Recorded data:
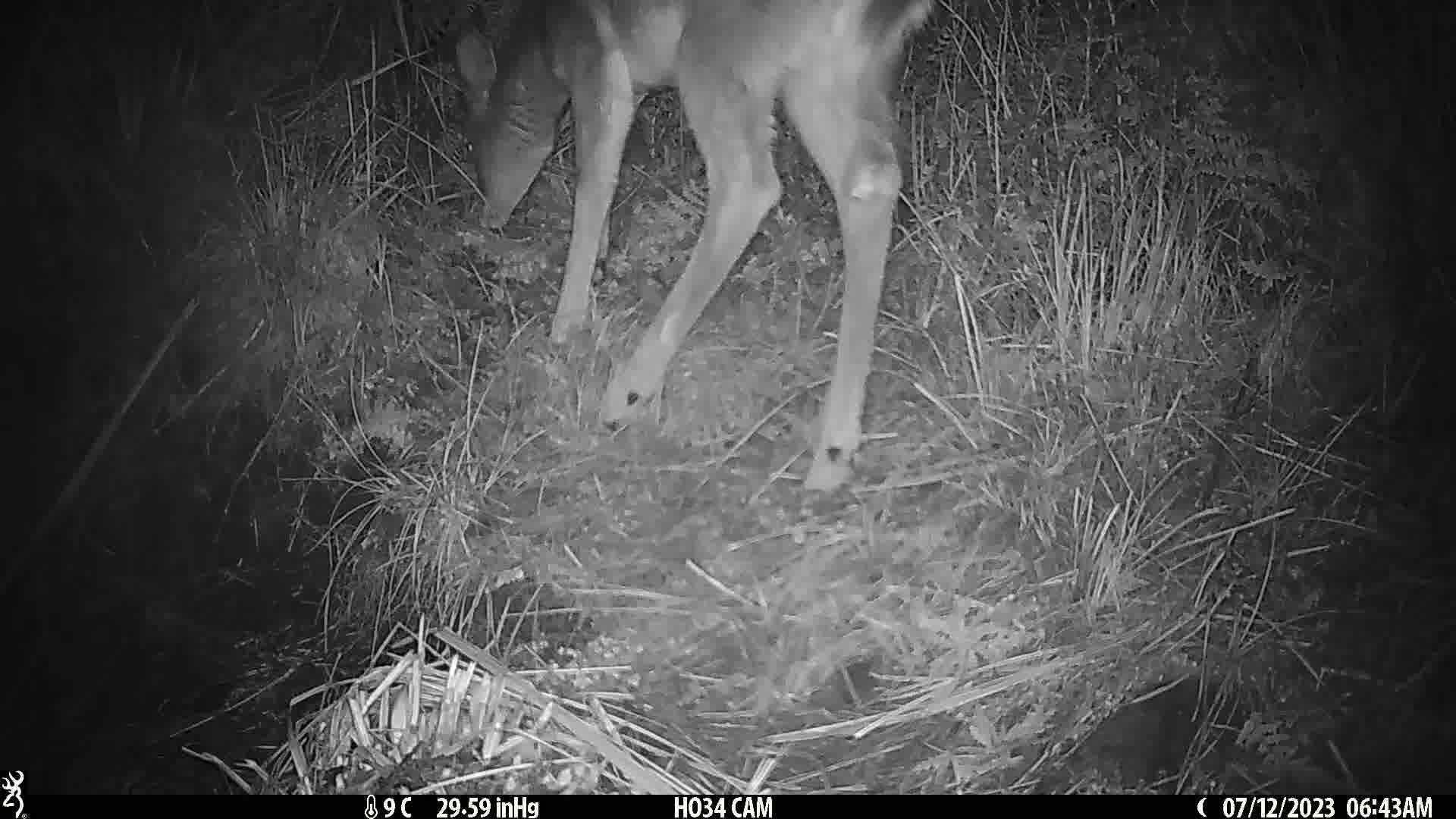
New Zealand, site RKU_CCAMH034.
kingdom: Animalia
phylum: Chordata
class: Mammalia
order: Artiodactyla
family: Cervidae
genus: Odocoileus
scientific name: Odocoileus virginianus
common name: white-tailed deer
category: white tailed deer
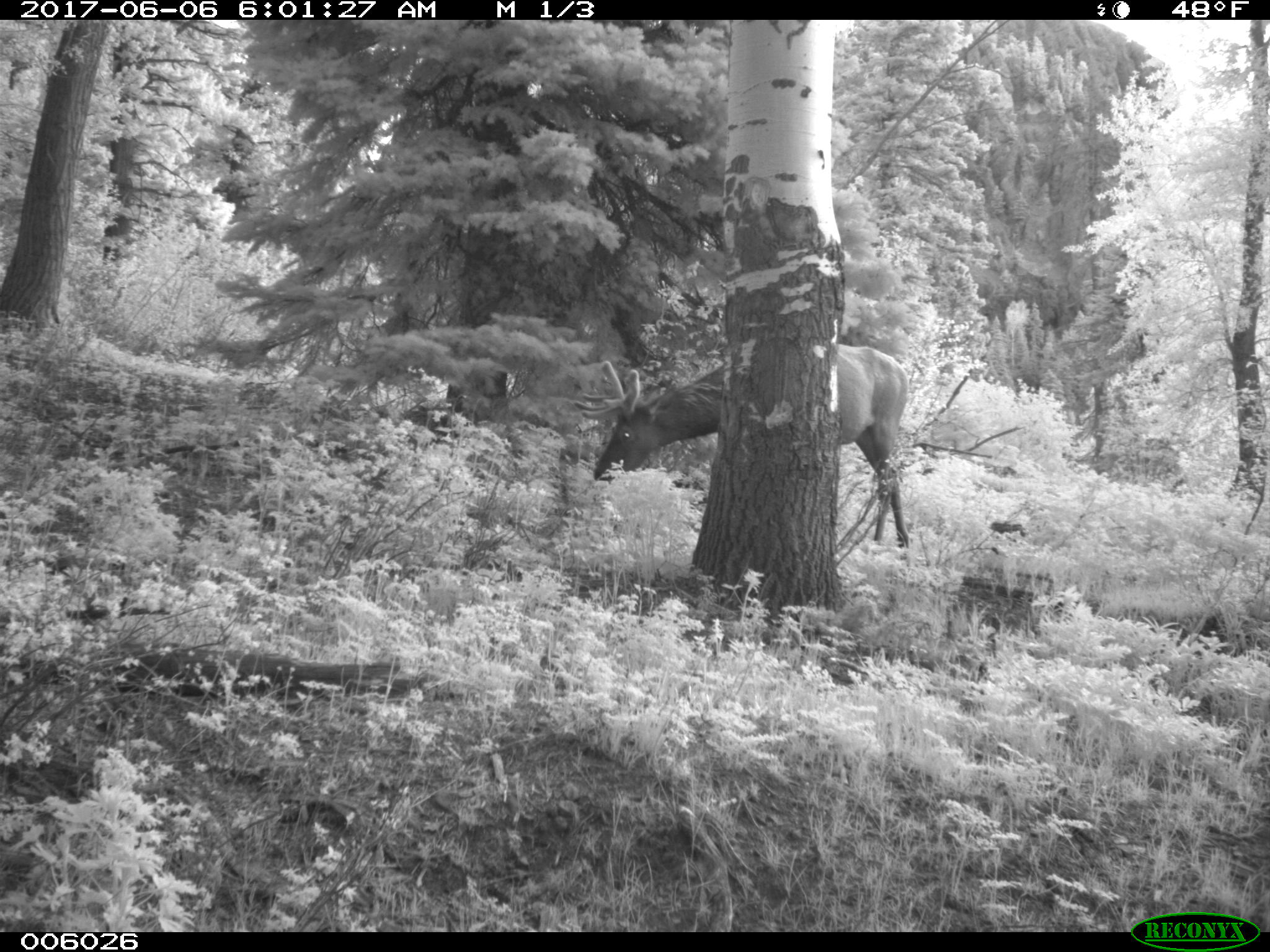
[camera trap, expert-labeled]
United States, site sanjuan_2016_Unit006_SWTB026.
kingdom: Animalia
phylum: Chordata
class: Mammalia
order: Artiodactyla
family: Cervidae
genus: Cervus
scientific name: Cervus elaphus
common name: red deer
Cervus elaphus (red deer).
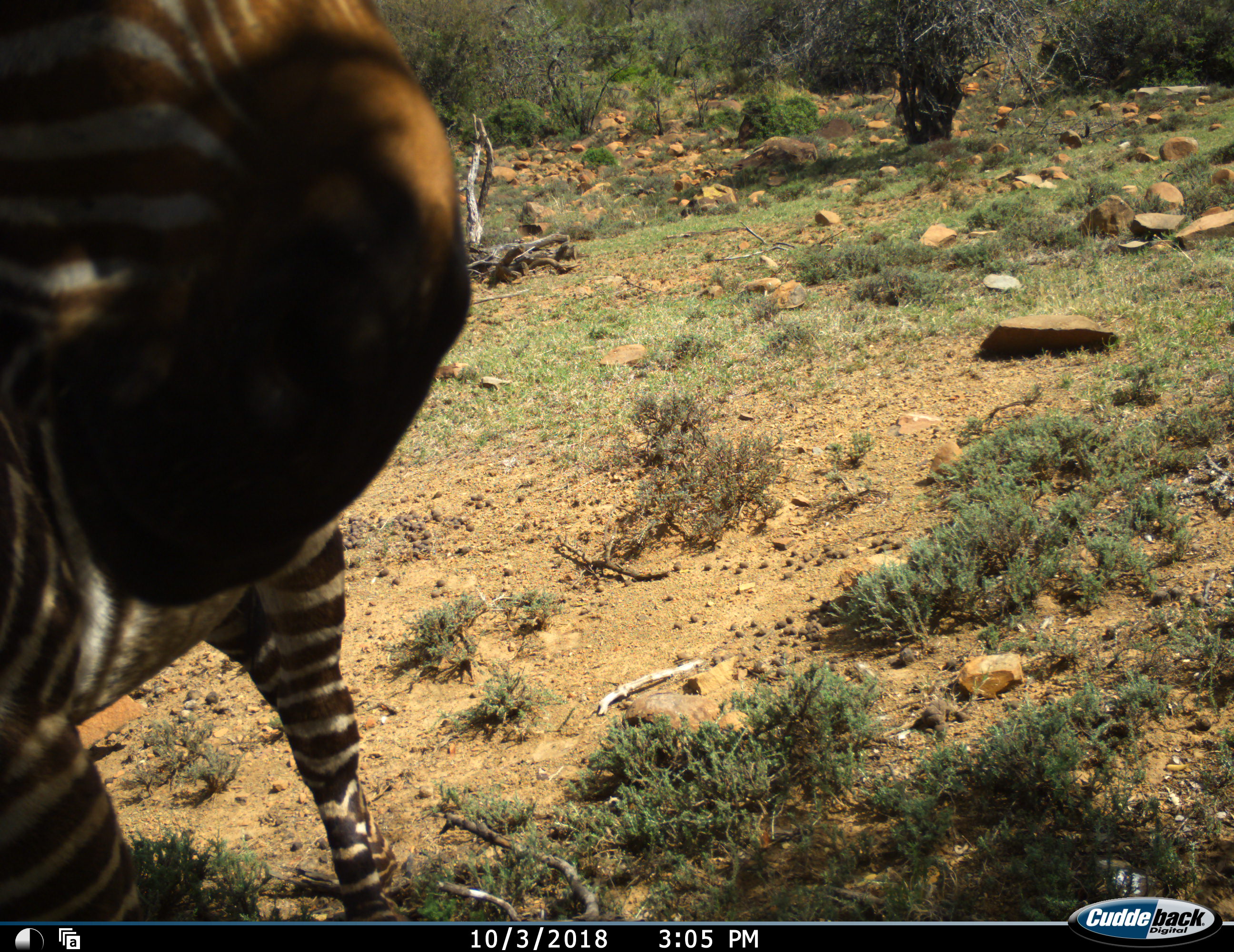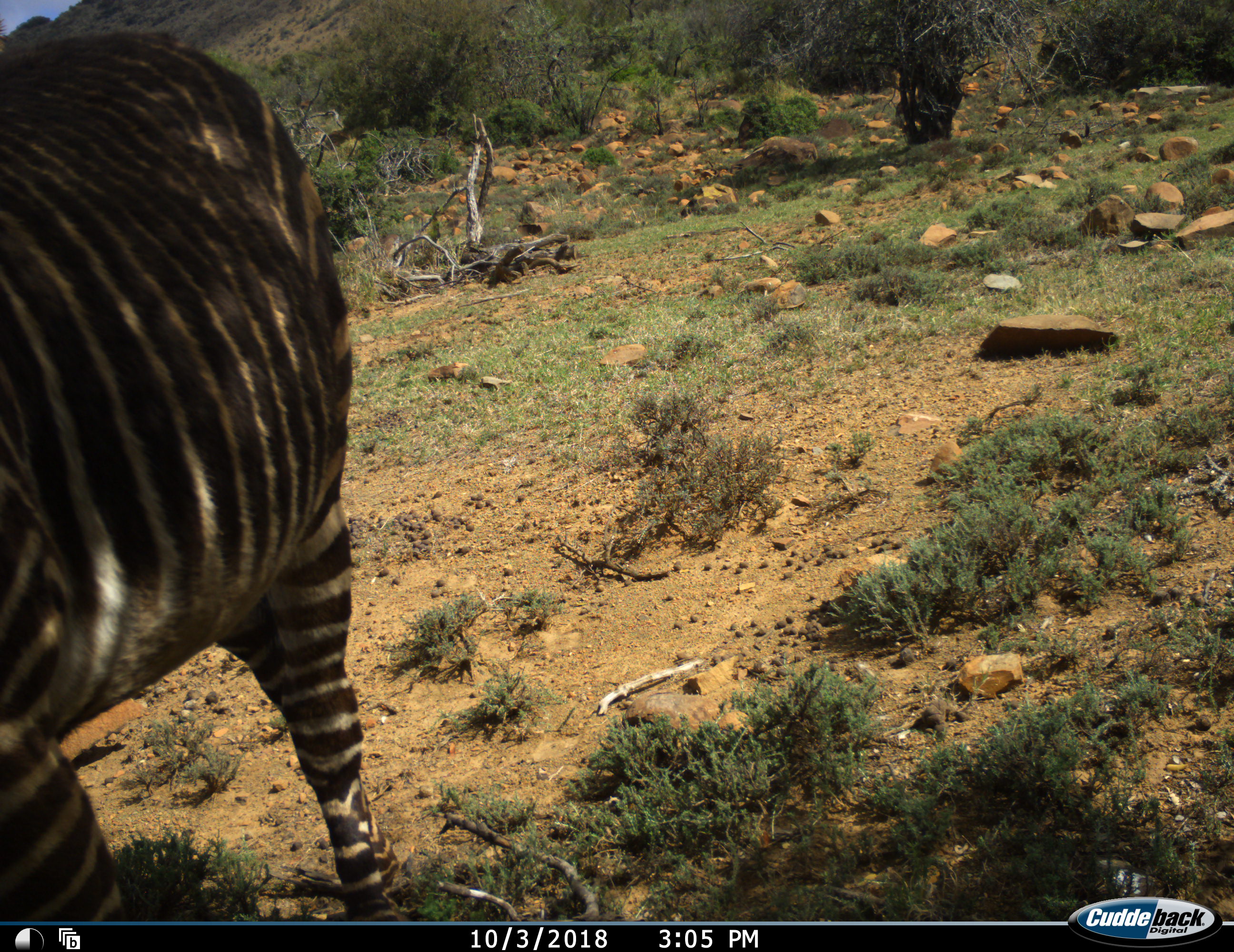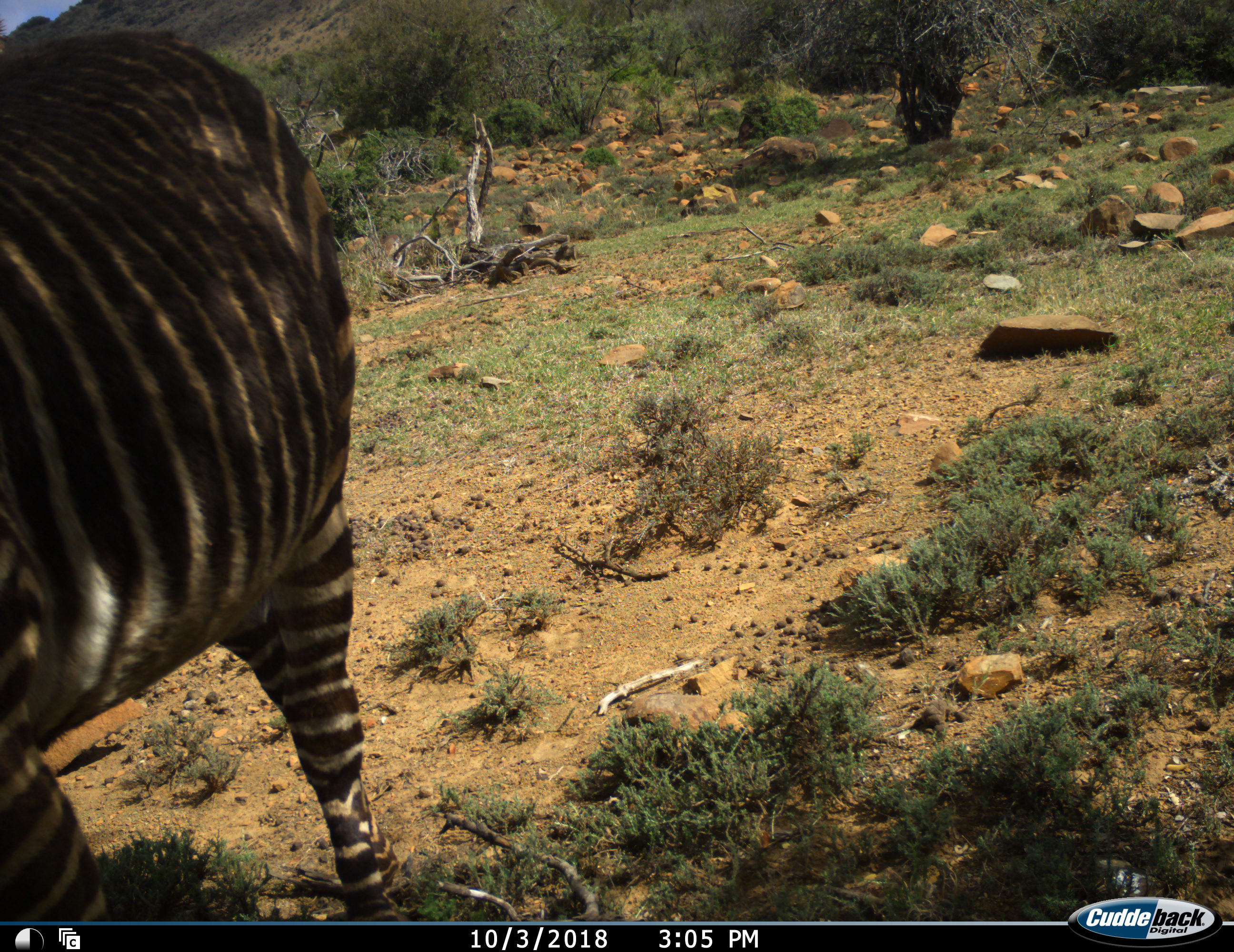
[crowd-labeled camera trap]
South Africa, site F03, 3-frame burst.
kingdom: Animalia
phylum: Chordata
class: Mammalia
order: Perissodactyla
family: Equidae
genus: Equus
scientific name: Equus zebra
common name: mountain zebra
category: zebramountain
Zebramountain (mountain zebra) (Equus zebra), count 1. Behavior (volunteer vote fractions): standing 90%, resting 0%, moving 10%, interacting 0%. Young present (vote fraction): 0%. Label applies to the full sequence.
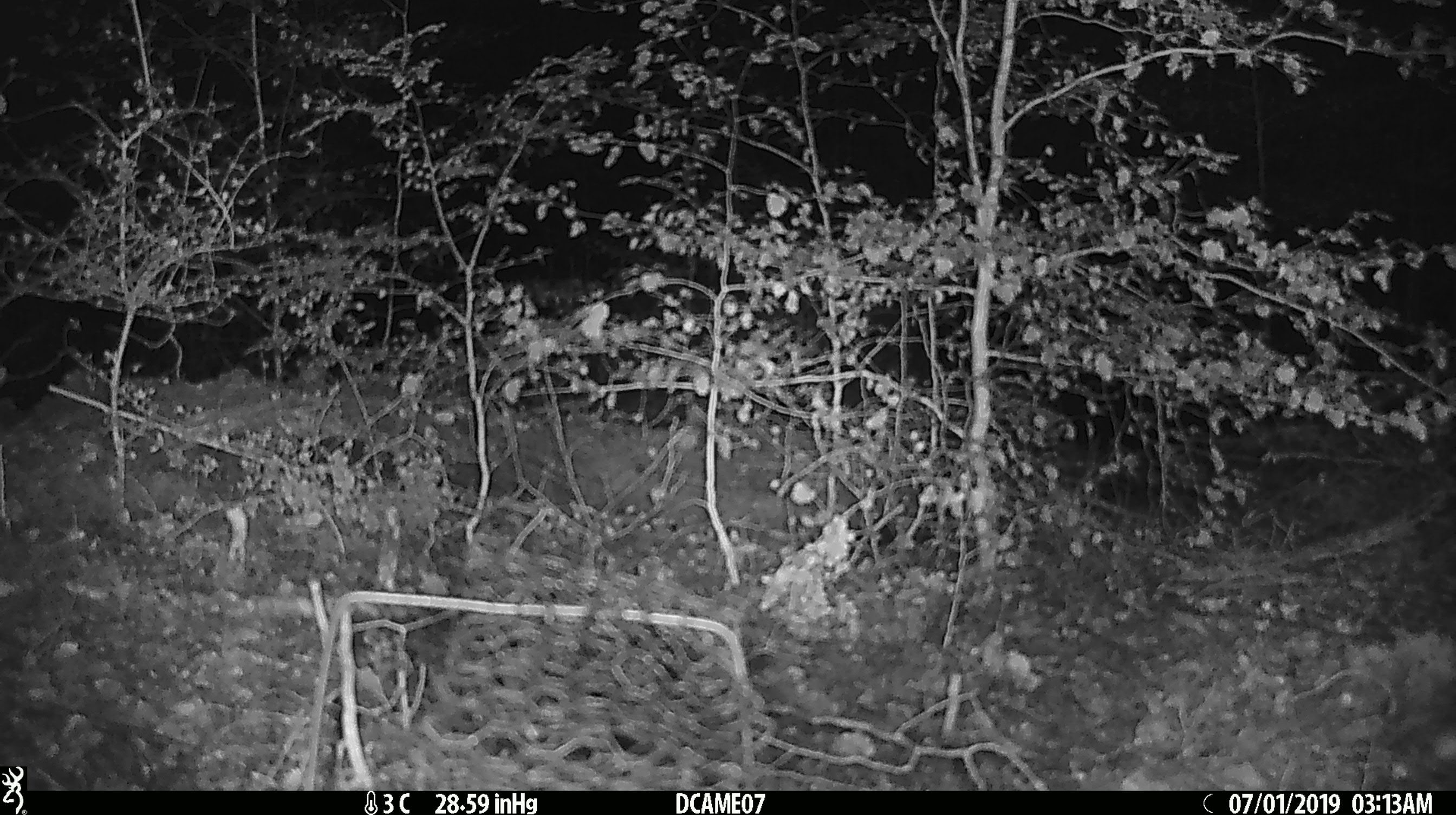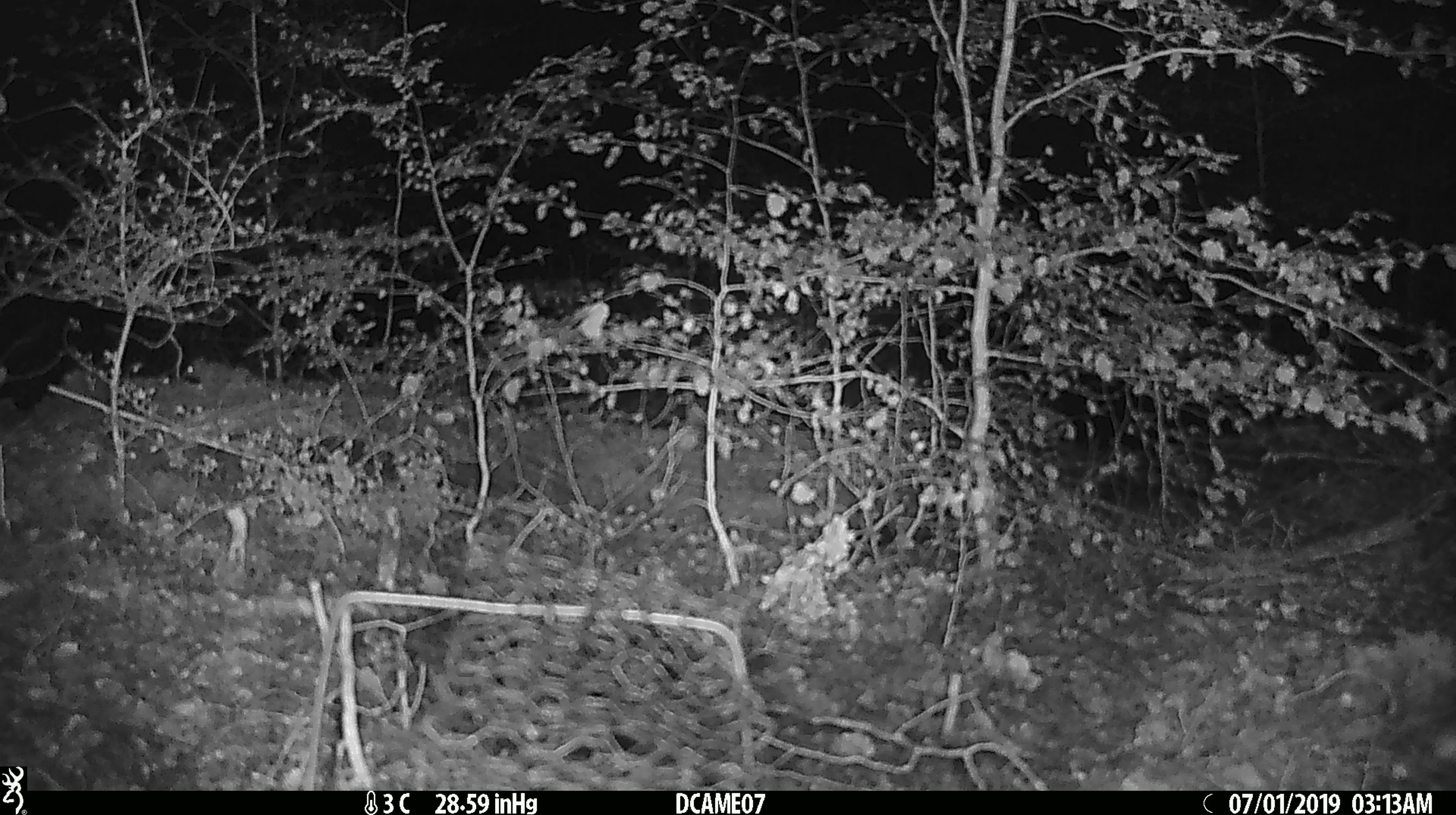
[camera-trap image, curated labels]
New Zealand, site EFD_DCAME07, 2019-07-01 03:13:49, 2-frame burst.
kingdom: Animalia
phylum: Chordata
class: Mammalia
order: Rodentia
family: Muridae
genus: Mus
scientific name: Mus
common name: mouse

Exercise objective: Every line in the data that holds the string "labeled" should be returned.

Result of this exercise:
[camera trap, expert-labeled]
[crowd-labeled camera trap]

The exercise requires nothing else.